## DATA RECORDS

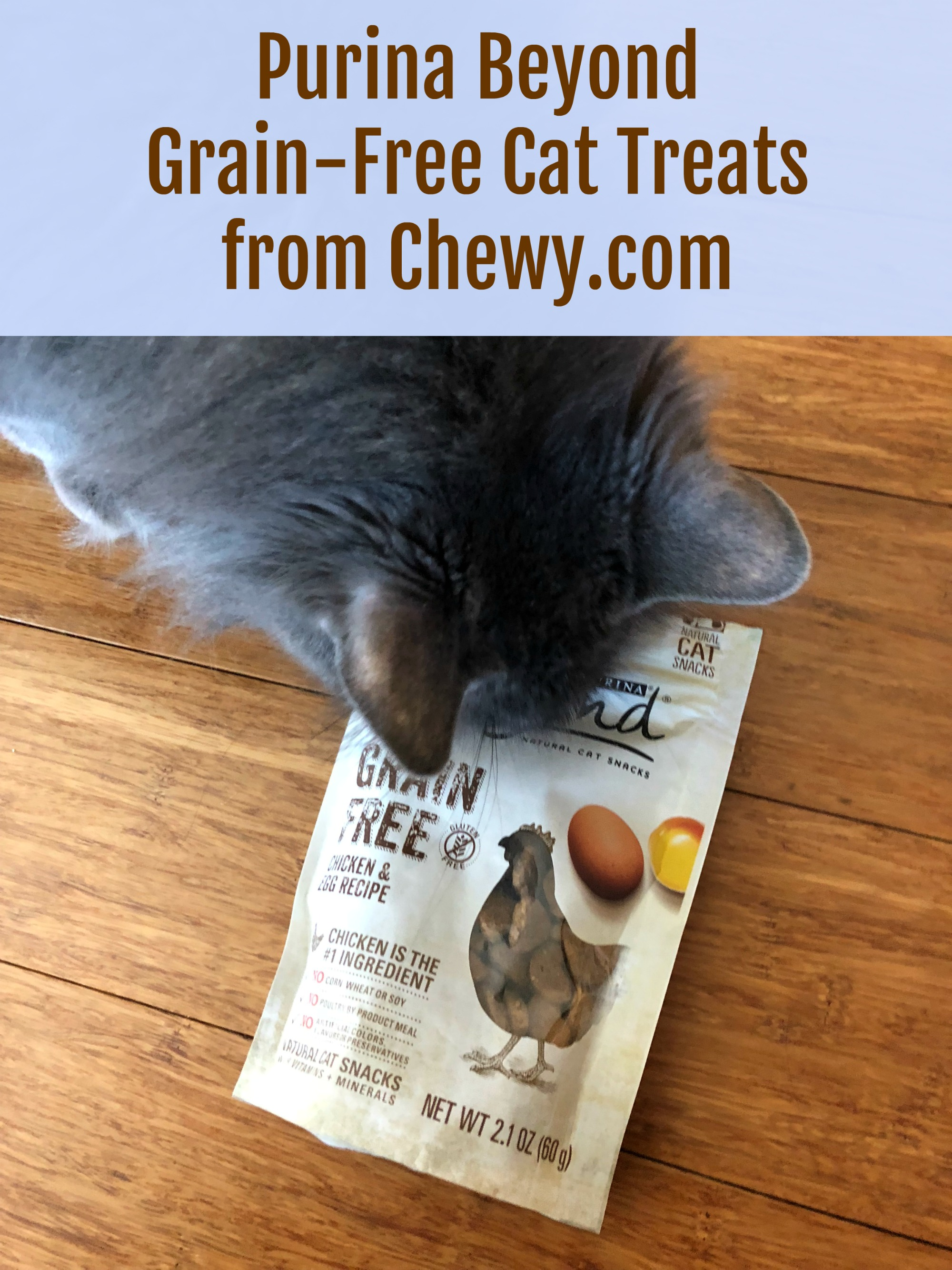 Purina Beyond Cat Treats Chewy.com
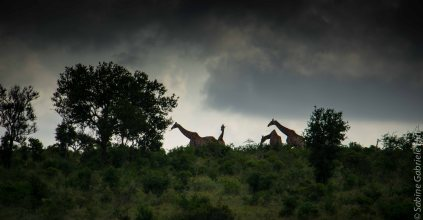 general-game-1-of-4-giraffes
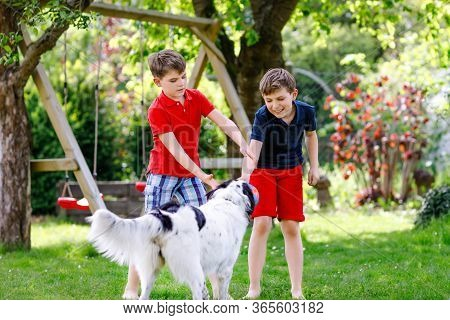 Two Kids Boys Playing With Family Dog In Garden. Laughing Children, Adorable Siblings Having Fun Wit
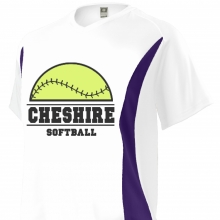 Custom Softball Jersey Design #17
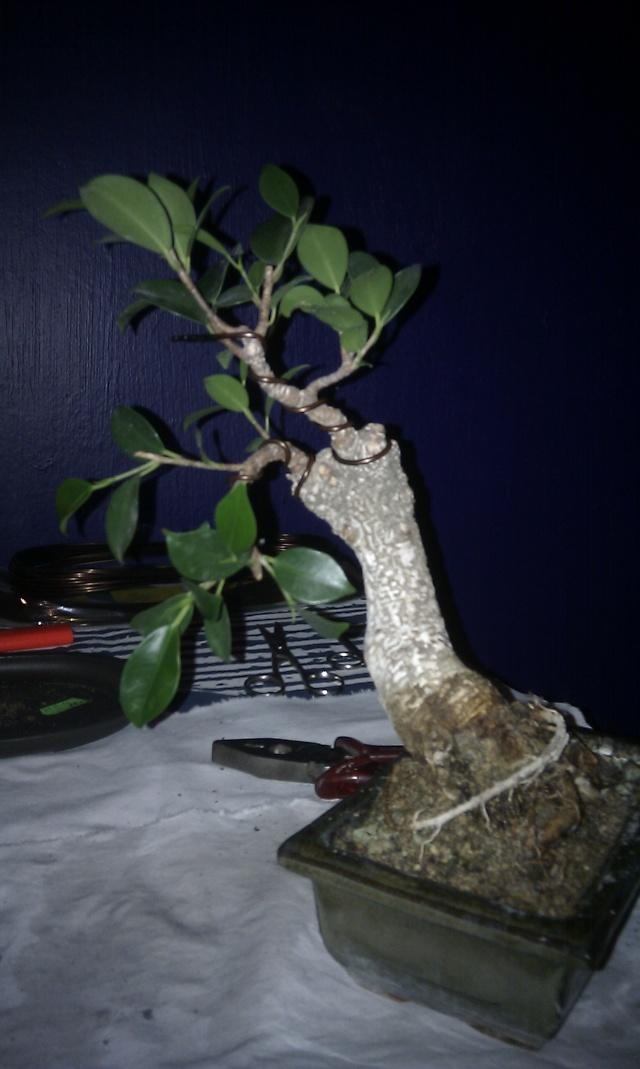 Ficus Retusa from a nursery broom Imag0111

## DIRECTIONS
Your task is to give again, unchanged, the lines from the line that contains "general-game-1-of-4-giraffes" to the end of the records. Include both end lines but no pictures.

## FINISHED TASK
 general-game-1-of-4-giraffes
 Two Kids Boys Playing With Family Dog In Garden. Laughing Children, Adorable Siblings Having Fun Wit
 Custom Softball Jersey Design #17
 Ficus Retusa from a nursery broom Imag0111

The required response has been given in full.